A Novel Transformer-Enhanced Framework for Multi-scale Feature Fusion in Remote Sensing Change Detection
DOI:
https://doi.org/10.62051/0f4peg35Keywords:
Remote sensing image change detection; Multi-scale feature fusion; Enhanced Transformer; Attention mechanism; Graph convolutional network.Abstract
With the rapid advancement of remote sensing technology, high-resolution satellite imagery has become increasingly accessible for monitoring urban expansion and surface changes. However, change detection in remote sensing images faces several significant challenges, including inconsistent image registration, inadequate handling of multi-scale features, class imbalance in training samples, and the occurrence of pseudo-changes that appear as modifications but represent no actual surface alterations. To address these limitations, this paper presents MA-CDNeXt, a novel deep learning model that enhances the Transformer architecture for improved change detection in high-resolution remote sensing imagery.
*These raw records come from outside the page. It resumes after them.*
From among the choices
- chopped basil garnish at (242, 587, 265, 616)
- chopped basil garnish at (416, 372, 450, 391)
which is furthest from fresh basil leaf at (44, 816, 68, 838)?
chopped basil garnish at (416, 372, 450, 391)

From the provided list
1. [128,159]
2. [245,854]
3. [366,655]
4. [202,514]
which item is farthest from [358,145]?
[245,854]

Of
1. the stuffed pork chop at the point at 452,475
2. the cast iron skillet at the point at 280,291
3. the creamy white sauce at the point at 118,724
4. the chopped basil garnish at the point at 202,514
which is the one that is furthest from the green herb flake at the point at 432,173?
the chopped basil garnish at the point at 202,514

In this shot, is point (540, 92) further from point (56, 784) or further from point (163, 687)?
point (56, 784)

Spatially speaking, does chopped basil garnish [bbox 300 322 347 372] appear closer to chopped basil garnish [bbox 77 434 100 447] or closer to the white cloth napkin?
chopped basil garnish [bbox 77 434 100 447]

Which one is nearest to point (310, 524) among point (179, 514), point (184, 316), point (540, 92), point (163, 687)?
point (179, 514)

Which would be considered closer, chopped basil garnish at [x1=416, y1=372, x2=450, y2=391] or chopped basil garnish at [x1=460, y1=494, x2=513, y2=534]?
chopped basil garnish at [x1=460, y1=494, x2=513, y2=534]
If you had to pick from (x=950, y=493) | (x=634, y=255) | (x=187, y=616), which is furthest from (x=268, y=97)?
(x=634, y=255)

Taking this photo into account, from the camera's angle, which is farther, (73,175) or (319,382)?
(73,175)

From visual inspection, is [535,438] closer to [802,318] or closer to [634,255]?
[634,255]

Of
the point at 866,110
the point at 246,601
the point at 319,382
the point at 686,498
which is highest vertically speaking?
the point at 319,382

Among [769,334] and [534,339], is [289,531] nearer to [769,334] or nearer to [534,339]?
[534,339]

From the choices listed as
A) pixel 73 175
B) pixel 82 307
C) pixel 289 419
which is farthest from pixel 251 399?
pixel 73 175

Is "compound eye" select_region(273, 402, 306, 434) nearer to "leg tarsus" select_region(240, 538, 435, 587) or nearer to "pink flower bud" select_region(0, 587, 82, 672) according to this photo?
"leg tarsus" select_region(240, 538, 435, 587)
The proposed model incorporates three key innovations: (1) an enhanced feature encoder that better captures spatial-temporal information, (2) integration of MAFGNet's multi-scale attention fusion mechanism within CDNeXt's spatial-temporal module to effectively process features at different scales, and (3) an optimized feature fusion decoder equipped with a dual-branch graph convolution module for more accurate change localization. To mitigate the class imbalance problem commonly encountered in change detection datasets, we employ a combined loss function incorporating cross-entropy loss, Dice loss, and focal loss. Experimental evaluation on the LEVIR-CD+ dataset demonstrates the effectiveness of our approach, achieving an overall accuracy of 84.09% and a recall rate of 78.39%. The results indicate that MA-CDNeXt successfully addresses the key challenges in remote sensing image change detection and provides a robust solution for monitoring surface changes in high-resolution imagery.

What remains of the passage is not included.